We work on a wide variety of different cases. It all boils down to helping lawyers or judges or juries understand technology. On a day-to-day basis, there’s a lot of analysis of technical material – reading source code, writing code that will analyze other source codes to get some insights into how it works, doing some actual reverse engineering of software and hardware to explain how it works, writing expert reports, working with faculty members and universities. I also get to travel around with lawyers sometimes – help them take depositions to know what kinds of questions they should be asking software developers or witnesses who know something about the lawsuit at hand.
THIS MUST BE CONSTANTLY EVOLVING WITH NEW TECHNOLOGY.
A lot of the technology we investigate from big companies is from old systems, so sometimes we get to deal with cutting-edge technology, but sometimes it’s pretty old stuff. Certainly the rules and regulations change in addition to the technology, so there are certainly things to keep up on – many cases in the last few years that have changed how easy it is for companies to assert patents against one another, so that’s changed the kind of cases we get. There have been new regulations regarding data privacy, particularly in Europe, that put a lot more burden on companies for how they protect their data, and the kind of penalties that are involved when things go wrong.
BOTH YOU AND YOUR SISTER, HILLARY STEINBROOK, WERE MARBLEHEAD HIGH SCHOOL VALEDICTORIANS. WAS IT SOMETHING IN THE WATER?
There was a high level of academic excellence expected in our family. Our parents are also academics.
WHAT DID YOU TALK ABOUT IN YOUR VALEDICTORY SPEECH?

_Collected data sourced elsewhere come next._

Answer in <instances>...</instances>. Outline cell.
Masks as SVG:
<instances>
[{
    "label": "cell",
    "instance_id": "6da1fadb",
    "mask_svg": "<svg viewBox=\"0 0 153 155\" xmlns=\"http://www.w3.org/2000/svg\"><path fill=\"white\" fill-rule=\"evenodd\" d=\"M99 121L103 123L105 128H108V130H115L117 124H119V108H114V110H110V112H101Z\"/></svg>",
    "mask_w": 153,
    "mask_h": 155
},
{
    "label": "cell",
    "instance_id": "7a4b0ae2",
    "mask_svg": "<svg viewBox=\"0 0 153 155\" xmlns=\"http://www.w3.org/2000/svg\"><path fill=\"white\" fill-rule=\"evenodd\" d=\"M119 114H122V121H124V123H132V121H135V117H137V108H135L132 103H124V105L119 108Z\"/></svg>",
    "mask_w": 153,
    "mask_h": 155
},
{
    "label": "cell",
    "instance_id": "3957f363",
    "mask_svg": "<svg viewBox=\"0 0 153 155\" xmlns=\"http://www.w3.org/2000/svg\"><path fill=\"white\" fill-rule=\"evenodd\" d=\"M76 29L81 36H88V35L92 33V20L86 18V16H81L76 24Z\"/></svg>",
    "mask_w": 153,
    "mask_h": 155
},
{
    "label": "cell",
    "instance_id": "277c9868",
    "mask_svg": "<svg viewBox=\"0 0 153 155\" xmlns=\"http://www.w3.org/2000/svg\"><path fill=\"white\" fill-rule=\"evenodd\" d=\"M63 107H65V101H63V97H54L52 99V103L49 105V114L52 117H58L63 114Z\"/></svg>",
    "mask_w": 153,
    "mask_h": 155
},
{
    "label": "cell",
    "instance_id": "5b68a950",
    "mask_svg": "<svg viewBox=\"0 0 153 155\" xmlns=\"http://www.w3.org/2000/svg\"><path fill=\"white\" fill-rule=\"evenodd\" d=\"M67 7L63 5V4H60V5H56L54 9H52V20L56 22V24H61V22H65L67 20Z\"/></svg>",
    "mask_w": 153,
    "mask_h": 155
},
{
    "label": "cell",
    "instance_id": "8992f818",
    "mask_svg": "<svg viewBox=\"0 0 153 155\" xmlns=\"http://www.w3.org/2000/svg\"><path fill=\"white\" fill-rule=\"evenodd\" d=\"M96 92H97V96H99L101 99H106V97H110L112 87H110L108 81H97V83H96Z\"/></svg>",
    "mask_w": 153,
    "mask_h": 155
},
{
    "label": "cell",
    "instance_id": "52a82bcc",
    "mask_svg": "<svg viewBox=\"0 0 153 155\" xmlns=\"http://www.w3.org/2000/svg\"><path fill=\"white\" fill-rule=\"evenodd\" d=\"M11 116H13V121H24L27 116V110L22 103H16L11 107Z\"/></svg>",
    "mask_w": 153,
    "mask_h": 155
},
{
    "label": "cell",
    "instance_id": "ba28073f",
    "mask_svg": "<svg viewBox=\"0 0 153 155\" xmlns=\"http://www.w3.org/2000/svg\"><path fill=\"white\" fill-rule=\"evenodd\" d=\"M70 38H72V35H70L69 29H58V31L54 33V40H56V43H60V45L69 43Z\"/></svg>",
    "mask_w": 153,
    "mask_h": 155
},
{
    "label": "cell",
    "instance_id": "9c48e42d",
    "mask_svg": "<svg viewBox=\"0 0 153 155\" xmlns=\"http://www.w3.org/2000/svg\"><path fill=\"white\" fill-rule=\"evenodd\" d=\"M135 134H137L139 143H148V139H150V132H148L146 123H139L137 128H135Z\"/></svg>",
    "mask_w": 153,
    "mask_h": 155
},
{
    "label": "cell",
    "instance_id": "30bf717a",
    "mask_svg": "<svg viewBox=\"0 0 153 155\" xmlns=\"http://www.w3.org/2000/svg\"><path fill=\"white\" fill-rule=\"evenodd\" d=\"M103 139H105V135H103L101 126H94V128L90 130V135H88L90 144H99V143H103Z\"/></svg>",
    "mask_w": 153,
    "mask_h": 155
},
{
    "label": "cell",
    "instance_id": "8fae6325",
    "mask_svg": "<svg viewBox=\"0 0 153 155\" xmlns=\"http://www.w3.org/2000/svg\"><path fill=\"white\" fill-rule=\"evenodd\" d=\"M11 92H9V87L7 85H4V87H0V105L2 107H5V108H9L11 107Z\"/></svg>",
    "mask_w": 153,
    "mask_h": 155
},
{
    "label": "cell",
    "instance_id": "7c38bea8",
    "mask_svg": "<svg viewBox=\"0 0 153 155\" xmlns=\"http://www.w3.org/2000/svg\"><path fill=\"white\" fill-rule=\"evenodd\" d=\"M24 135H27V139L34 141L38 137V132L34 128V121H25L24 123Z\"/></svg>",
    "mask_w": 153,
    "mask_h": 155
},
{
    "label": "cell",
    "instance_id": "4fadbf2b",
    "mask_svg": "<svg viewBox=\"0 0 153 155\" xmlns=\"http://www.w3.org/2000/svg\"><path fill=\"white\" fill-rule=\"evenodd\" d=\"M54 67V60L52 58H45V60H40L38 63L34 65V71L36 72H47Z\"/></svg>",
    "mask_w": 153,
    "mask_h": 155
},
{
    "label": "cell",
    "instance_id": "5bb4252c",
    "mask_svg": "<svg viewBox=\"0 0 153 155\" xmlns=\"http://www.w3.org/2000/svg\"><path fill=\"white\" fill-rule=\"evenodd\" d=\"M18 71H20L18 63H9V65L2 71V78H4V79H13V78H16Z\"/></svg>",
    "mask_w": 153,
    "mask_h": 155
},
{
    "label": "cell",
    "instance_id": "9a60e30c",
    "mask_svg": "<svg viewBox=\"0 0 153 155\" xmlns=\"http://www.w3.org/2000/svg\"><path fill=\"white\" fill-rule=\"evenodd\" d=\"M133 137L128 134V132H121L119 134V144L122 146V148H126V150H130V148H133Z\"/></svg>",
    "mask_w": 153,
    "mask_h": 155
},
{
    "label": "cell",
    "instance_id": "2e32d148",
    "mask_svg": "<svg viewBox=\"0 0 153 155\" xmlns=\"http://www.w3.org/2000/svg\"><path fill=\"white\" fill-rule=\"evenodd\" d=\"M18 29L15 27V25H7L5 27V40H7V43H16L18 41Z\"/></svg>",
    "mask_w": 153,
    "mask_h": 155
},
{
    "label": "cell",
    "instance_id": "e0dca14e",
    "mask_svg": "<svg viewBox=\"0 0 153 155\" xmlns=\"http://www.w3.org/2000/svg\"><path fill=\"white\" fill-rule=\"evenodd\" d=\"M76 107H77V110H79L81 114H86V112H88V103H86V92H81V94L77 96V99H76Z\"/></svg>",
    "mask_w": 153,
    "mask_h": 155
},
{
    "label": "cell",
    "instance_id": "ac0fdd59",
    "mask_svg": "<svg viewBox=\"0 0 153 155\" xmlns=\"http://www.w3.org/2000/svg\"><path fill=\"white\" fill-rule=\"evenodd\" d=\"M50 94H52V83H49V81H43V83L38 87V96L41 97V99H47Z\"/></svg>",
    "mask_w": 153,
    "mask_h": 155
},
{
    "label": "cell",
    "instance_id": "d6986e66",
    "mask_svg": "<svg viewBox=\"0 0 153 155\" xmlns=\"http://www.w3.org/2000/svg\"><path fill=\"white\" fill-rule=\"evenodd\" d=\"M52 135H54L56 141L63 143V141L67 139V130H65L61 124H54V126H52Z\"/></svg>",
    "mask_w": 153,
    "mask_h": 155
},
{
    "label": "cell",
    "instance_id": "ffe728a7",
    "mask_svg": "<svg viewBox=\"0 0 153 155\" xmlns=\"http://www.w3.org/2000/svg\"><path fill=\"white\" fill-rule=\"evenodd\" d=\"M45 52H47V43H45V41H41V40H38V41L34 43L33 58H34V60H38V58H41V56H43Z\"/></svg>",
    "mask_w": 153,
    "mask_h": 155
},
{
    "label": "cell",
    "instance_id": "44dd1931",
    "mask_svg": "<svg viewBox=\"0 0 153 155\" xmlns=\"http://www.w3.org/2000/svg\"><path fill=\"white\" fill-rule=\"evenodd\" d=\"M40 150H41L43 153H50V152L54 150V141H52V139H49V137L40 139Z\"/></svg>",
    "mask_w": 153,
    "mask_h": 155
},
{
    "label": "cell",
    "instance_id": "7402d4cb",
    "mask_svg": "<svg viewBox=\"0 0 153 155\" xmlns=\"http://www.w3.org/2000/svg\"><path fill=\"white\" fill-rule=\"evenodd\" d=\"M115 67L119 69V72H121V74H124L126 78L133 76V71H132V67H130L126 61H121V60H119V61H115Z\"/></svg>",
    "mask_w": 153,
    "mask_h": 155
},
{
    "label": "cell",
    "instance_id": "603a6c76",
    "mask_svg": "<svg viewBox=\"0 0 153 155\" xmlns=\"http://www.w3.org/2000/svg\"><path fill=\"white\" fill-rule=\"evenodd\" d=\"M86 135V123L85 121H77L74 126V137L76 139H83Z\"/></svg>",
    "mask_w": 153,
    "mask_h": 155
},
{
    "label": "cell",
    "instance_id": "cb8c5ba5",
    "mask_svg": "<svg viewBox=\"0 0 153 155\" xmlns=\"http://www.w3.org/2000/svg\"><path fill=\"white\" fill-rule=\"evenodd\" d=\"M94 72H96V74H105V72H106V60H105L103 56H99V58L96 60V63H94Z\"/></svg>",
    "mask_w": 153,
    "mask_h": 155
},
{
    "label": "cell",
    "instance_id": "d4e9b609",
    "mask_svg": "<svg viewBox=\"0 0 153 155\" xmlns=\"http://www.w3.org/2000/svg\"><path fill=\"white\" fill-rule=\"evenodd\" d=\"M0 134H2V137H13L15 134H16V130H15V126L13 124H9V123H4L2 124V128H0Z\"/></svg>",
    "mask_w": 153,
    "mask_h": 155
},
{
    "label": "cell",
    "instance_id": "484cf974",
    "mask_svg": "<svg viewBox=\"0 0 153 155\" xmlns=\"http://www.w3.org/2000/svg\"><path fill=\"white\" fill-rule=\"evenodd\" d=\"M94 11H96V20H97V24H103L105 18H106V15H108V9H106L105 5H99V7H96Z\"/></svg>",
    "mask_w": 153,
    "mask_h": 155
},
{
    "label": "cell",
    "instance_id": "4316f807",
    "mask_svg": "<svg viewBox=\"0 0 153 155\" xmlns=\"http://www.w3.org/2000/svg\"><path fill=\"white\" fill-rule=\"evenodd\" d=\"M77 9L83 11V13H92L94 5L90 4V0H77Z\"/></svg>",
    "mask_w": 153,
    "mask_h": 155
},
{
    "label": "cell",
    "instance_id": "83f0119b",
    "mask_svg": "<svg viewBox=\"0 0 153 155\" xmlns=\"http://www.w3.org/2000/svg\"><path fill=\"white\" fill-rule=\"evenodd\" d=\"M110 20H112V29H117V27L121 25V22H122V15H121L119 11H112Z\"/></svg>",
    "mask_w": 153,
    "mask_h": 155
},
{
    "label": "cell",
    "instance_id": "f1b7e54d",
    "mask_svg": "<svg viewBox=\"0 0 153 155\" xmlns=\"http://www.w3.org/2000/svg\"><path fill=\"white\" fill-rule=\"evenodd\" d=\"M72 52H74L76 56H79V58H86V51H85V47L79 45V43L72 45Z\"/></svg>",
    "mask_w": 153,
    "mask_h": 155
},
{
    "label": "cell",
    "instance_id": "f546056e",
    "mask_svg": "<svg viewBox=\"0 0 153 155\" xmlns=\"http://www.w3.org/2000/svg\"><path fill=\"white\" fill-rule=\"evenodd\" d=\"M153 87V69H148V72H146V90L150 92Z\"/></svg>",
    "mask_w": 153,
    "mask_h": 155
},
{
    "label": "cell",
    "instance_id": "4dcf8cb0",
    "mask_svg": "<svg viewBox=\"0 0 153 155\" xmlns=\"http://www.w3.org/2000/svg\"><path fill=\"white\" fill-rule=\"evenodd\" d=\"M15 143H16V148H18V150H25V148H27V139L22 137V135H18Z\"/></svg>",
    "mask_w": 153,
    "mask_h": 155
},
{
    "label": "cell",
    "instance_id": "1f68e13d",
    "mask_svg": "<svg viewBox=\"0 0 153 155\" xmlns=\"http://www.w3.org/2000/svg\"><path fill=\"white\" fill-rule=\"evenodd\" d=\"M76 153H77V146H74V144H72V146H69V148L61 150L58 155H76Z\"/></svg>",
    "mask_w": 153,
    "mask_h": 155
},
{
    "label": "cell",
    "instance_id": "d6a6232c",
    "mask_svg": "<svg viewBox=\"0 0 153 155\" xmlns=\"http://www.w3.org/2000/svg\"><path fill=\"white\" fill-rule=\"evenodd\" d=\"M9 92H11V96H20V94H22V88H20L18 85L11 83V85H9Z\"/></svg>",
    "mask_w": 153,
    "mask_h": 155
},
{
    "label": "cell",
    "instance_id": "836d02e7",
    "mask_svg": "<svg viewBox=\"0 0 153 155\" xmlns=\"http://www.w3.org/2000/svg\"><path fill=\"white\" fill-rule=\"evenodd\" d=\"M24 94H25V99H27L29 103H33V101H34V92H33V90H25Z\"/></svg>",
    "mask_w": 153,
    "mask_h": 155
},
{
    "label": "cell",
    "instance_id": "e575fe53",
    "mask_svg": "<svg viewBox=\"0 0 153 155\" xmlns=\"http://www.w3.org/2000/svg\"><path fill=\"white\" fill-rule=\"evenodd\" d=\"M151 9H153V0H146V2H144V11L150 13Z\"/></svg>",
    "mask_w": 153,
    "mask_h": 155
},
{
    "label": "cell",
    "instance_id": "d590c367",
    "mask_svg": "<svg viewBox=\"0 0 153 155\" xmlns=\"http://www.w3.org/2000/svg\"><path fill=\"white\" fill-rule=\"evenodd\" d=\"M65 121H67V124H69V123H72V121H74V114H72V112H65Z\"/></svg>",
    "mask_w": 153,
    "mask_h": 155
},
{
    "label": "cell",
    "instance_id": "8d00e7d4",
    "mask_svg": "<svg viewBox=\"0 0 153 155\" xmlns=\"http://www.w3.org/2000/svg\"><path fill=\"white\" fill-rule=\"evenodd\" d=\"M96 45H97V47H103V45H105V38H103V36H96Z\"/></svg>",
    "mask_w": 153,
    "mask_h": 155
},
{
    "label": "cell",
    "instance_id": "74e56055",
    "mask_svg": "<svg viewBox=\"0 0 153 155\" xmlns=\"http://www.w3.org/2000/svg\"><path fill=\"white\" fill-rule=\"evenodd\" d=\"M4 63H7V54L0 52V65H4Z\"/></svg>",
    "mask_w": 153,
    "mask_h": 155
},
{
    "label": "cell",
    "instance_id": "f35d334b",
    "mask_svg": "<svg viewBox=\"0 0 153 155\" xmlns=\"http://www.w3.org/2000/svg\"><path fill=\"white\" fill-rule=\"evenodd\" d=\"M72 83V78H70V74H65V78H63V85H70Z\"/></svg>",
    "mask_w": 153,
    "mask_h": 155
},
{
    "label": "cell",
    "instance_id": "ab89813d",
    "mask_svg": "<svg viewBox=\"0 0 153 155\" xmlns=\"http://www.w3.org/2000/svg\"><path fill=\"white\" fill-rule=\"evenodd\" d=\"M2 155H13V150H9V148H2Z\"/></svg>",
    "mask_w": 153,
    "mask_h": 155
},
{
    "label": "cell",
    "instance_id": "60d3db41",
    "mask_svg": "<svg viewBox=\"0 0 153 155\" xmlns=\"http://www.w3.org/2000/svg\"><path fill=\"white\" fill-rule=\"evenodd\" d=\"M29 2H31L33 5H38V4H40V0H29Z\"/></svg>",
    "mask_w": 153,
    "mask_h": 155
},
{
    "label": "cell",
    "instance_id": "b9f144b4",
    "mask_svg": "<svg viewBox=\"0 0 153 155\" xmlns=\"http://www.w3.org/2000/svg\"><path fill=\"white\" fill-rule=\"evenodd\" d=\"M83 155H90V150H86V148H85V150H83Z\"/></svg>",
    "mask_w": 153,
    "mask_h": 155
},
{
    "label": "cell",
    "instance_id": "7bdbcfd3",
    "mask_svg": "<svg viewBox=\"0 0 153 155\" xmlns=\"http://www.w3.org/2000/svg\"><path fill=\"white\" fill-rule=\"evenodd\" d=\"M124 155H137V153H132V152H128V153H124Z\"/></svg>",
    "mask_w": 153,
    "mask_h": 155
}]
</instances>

I remember mentioning James Brown – he had passed away that year, so he was certainly in the news, so I played a snippet of “I Feel Good.” Honestly there was one part that I remember – that I added a saxophone solo to the end of it. The band played at graduation – I was in the band for part of it. I guess it was inadvertently inspired by Bill Clinton, who was also known for adding sax solos – not really who I was trying to channel, but still. The whole clarinet-playing, saxophone-playing was not just something I got into in college but was one of the parts of my identity then as well.